Pour ce faire, la députée souhaite que des contrôles aient lieu de façon inopinée au niveau des remontées mécaniques. Les forces de l’ordre pourront les réaliser à l’aide d’éthylotests et de tests salivaires sur l’ensemble des domaines qu’ils soient publics ou privés. «En cas de refus de se soumettre aux tests, les sanctions seront également applicables», a précisé Christelle d’Intorni.

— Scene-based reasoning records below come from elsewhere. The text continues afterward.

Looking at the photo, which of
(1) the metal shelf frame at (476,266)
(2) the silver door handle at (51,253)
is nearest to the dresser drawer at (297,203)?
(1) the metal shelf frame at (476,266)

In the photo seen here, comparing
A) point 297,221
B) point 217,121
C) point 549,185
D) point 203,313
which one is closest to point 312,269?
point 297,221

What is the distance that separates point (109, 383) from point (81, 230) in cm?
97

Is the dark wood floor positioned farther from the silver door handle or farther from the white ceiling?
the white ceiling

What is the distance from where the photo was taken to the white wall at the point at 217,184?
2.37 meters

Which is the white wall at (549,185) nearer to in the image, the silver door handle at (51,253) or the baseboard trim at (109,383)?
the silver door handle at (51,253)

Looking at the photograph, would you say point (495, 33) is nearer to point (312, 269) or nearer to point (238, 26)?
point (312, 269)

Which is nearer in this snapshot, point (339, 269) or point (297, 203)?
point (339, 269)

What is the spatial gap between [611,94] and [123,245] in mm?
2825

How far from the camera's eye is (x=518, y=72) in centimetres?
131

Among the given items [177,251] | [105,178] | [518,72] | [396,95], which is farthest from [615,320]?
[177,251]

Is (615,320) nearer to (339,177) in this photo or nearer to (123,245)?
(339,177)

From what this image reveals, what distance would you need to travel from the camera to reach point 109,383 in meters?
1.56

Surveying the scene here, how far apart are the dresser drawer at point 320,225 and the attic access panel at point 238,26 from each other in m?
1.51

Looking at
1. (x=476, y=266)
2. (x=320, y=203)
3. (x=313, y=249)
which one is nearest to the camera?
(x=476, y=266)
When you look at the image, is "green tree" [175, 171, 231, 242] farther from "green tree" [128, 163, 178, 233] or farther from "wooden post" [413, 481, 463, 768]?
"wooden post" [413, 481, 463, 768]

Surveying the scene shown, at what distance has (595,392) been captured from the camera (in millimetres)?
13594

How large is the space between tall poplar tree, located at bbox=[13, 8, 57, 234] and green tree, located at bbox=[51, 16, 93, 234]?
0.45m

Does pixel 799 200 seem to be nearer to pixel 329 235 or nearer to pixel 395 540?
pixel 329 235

De plus, en cas d’implication dans un accident corporel, le contrevenant encourt une amende 45.000 euros et trois ans d’emprisonnement. Une peine qui est portée à 75.000 euros et cinq ans d’emprisonnement en cas d’accident mortel.
Rendre obligatoire le port du casque
Dans sa proposition, qui vise à sécuriser les domaines skiables, Christelle d’Intorni porte un autre combat : celui du port du casque, qu’elle souhaite voir rendu obligatoire à tous les pratiquants, quel que soit leur âge.
« Actuellement le casque n’est obligatoire que pour les enfants qui sont en cours mais l’obligation globale est déjà mise en place dans d’autres pays comme la Suisse, l’Italie ou l’Autriche», a rappelé la députée.
Si elle sait que cette obligation ne plaira pas à tous, Christelle d’Intorni a mis en avant les bénéfices du port du casque dans une pratique sécuritaire des sports d’hiver. «Le port du casque réduit de 60% le risque de traumatisme crânien et pourrait éviter plus de 70% des décès», a-t-elle détaillé.
En cas d’adoption du texte, il reviendra aux stations de mettre en place une campagne de prévention et de sensibilisation comme c’est le cas actuellement avec la campagne «Augmentez votre espérance de ski» qui met en avant la nouvelle interdiction de fumer sur les pistes et les remontées mécaniques.
Pour le moment, cette proposition de loi est cosignée par des élus de l’UDR et du Rassemblement national. Pour pouvoir être considérée comme transpartisane, des signatures émanant de trois groupes parlementaires sont nécessaires.
«Si ma proposition de loi n’est pas étudiée dans l’immédiat, au moins le fait d’en parler, de pouvoir débattre du sujet sera une première avancée pour concrétiser les choses», a relativisé Christelle d’Intorni.